Extract:
Artificial Intelligence March 15, 2026

How NanoClaw went from a macOS sandboxing project to Docker integration

NanoClaw moved fast, even for AI tooling. In about six weeks, Gavriel Cohen’s side project went from a roughly 500-line macOS sandboxing experiment to a Docker integration that gives it a path onto Linux, Windows, CI boxes, and enterprise clusters. T...

How NanoClaw went from a macOS sandboxing project to Docker integration

Docker gives NanoClaw a real shot at making AI agents safe enough to run

NanoClaw moved fast, even for AI tooling.

In about six weeks, Gavriel Cohen’s side project went from a roughly 500-line macOS sandboxing experiment to a Docker integration that gives it a path onto Linux, Windows, CI boxes, and enterprise clusters. That changes its prospects. A clever Mac-only safety layer gets attention. A Docker-backed isolation model has a chance of ending up in real workflows.

The timing tracks. AI agents are being pushed into codebases, internal docs, ticketing systems, chat logs, and CRM records long before most teams have a solid answer to a basic question: what happens when the agent gets too much access? Plenty of companies want the automation. Far fewer want an agent process rummaging through a developer laptop or copying sensitive data into some temp directory.

Cohen says NanoClaw grew out of a bad experience with OpenClaw while he was building an AI-native marketing agency. He’d connected scheduling and chat tools, then found a local file containing all of his WhatsApp messages, including personal conversations, scraped into plain text. He was also looking at a dependency tree he estimated at around 800,000 lines once transitive packages were counted. At that point, trusting the framework on faith starts to look reckless.

So he wrote a much smaller runner built around isolation.

Why Docker matters

NanoClaw’s first version leaned on Apple’s container tech announced at WWDC 2025. Good choice for a fast prototype. It also kept the project stuck on macOS, which is fine for demos and far less useful inside actual engineering organizations.

Docker changes that.

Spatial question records
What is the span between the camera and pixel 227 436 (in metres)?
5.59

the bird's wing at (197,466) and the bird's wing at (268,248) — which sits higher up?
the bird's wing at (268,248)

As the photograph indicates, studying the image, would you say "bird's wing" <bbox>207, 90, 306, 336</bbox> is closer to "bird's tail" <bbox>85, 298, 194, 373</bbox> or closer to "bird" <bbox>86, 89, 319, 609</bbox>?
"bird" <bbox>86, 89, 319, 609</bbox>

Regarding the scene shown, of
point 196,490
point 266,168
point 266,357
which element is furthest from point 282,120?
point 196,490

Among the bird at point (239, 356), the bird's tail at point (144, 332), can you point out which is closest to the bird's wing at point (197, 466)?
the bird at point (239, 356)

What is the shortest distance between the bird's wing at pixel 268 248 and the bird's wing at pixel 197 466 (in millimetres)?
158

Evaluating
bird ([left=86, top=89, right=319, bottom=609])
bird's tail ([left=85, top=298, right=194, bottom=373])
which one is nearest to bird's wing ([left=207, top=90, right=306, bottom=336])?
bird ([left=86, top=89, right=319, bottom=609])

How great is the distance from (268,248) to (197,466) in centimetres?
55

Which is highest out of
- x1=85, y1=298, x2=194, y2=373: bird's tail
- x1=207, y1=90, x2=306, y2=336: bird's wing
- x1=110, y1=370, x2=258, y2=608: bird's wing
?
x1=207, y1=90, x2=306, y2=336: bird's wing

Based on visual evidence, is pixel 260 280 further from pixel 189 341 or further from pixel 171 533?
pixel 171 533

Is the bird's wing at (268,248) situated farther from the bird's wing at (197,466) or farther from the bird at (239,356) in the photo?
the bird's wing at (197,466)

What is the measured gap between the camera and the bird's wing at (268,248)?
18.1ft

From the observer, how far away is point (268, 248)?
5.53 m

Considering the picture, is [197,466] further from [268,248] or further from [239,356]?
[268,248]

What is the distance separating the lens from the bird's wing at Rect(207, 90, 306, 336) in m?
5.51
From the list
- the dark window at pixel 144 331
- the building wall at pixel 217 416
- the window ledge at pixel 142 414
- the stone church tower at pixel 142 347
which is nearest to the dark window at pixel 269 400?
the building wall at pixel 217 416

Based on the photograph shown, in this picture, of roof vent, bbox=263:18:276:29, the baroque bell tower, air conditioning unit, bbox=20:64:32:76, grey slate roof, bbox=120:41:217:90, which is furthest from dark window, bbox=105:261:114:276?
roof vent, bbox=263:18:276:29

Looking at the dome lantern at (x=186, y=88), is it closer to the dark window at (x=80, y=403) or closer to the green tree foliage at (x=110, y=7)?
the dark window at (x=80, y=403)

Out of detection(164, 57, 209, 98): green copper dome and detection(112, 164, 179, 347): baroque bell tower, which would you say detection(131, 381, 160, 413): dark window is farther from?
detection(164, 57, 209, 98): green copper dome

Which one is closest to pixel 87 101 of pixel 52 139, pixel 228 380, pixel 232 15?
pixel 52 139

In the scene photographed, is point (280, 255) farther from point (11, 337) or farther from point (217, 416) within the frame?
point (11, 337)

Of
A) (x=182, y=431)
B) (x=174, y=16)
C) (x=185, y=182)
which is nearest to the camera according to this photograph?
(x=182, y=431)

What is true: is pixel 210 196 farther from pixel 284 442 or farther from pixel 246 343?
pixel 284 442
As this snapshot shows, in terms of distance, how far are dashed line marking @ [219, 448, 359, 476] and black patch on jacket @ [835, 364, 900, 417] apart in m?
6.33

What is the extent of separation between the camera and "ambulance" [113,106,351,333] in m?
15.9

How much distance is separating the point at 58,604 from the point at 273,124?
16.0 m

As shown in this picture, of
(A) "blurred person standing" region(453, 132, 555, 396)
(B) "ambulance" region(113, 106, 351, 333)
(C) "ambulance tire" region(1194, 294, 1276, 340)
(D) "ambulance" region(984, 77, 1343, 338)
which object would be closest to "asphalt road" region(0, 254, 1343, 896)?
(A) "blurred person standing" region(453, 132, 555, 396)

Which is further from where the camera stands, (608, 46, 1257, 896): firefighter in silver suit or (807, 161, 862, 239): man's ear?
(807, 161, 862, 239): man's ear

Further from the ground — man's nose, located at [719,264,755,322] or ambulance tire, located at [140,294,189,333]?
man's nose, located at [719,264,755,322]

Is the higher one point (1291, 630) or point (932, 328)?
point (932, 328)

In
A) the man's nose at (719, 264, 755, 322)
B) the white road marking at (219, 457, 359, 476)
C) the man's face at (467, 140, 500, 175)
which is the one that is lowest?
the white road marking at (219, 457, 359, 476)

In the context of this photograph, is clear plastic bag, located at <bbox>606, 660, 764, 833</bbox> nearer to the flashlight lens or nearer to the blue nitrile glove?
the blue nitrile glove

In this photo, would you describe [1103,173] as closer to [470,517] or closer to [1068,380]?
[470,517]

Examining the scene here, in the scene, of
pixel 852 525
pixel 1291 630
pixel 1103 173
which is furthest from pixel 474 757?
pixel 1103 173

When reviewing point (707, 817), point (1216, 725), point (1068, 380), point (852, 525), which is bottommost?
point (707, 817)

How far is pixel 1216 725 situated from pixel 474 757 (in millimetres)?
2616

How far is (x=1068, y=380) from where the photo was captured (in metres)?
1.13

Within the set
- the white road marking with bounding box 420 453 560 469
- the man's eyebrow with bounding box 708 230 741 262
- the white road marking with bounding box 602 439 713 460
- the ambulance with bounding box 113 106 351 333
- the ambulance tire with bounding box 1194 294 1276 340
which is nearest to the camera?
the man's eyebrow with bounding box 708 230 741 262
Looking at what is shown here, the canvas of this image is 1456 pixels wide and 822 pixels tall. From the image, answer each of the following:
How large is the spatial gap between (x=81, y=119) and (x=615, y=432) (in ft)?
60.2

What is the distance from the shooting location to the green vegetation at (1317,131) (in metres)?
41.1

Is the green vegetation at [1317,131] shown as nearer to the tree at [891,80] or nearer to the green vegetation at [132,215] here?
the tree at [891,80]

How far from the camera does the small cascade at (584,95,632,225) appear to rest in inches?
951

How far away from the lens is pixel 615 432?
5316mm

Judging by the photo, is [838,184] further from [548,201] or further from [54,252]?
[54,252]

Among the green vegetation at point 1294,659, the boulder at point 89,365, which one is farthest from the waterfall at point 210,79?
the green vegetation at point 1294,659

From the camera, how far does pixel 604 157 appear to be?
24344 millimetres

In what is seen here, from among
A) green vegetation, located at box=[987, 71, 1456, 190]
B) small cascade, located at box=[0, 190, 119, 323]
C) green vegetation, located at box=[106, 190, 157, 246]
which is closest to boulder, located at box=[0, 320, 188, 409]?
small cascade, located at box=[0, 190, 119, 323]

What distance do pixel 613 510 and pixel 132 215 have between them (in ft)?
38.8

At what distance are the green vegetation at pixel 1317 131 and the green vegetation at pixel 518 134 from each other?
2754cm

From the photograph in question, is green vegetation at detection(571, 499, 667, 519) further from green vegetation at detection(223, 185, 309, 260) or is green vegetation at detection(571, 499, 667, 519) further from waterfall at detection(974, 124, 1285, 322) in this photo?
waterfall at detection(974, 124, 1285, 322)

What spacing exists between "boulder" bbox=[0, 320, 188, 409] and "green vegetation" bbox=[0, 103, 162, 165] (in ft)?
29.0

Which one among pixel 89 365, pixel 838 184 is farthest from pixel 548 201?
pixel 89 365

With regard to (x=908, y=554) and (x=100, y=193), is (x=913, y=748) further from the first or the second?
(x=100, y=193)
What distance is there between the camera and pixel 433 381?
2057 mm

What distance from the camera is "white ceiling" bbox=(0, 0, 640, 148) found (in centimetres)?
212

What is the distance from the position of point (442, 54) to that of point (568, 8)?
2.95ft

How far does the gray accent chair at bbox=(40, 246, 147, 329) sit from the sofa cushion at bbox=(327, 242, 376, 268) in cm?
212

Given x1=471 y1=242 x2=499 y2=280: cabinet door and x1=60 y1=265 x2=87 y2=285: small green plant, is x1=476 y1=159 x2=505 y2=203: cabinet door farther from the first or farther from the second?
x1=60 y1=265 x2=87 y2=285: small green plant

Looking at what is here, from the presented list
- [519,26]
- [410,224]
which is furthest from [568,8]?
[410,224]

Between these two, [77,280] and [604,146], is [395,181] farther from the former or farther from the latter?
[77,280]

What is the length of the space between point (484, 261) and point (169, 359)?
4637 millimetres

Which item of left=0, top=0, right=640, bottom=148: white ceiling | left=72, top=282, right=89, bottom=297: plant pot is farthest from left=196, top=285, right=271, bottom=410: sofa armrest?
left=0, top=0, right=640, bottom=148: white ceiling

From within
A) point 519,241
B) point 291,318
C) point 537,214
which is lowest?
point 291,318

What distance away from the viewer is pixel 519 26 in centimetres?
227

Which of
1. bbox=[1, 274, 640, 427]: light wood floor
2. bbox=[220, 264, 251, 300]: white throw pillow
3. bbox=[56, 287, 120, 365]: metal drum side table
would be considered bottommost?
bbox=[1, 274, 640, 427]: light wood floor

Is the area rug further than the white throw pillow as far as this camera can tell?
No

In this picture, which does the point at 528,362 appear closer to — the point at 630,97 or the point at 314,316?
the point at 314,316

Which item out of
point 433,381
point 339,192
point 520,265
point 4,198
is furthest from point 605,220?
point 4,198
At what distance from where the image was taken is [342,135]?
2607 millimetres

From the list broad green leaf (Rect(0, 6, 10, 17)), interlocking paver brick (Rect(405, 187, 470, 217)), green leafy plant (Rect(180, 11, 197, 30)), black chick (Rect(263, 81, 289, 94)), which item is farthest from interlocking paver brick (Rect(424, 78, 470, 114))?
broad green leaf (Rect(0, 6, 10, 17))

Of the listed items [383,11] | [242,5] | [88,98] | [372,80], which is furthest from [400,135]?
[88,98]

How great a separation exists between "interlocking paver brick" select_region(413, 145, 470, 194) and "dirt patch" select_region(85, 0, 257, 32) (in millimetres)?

Challenges:
a. Render this sentence from the NanoClaw article in Spanish: "So he wrote a much smaller runner built around isolation."
b. Turn the paragraph of the NanoClaw article beginning "Cohen says NanoClaw grew out of" into a short bulleted list that keeps its main facts.
c. In the NanoClaw article, what technology did NanoClaw's first version rely on?

The solutions:
a. Así que escribió un ejecutor mucho más pequeño construido en torno al aislamiento.

b.
- NanoClaw grew out of Cohen's bad experience with OpenClaw while he was building an AI-native marketing agency.
- After connecting scheduling and chat tools, he found a local file with all of his WhatsApp messages, including personal conversations, scraped into plain text.
- He estimated the dependency tree at around 800,000 lines once transitive packages were counted.
- At that point, trusting the framework on faith starts to look reckless.

c. Apple's container tech announced at WWDC 2025.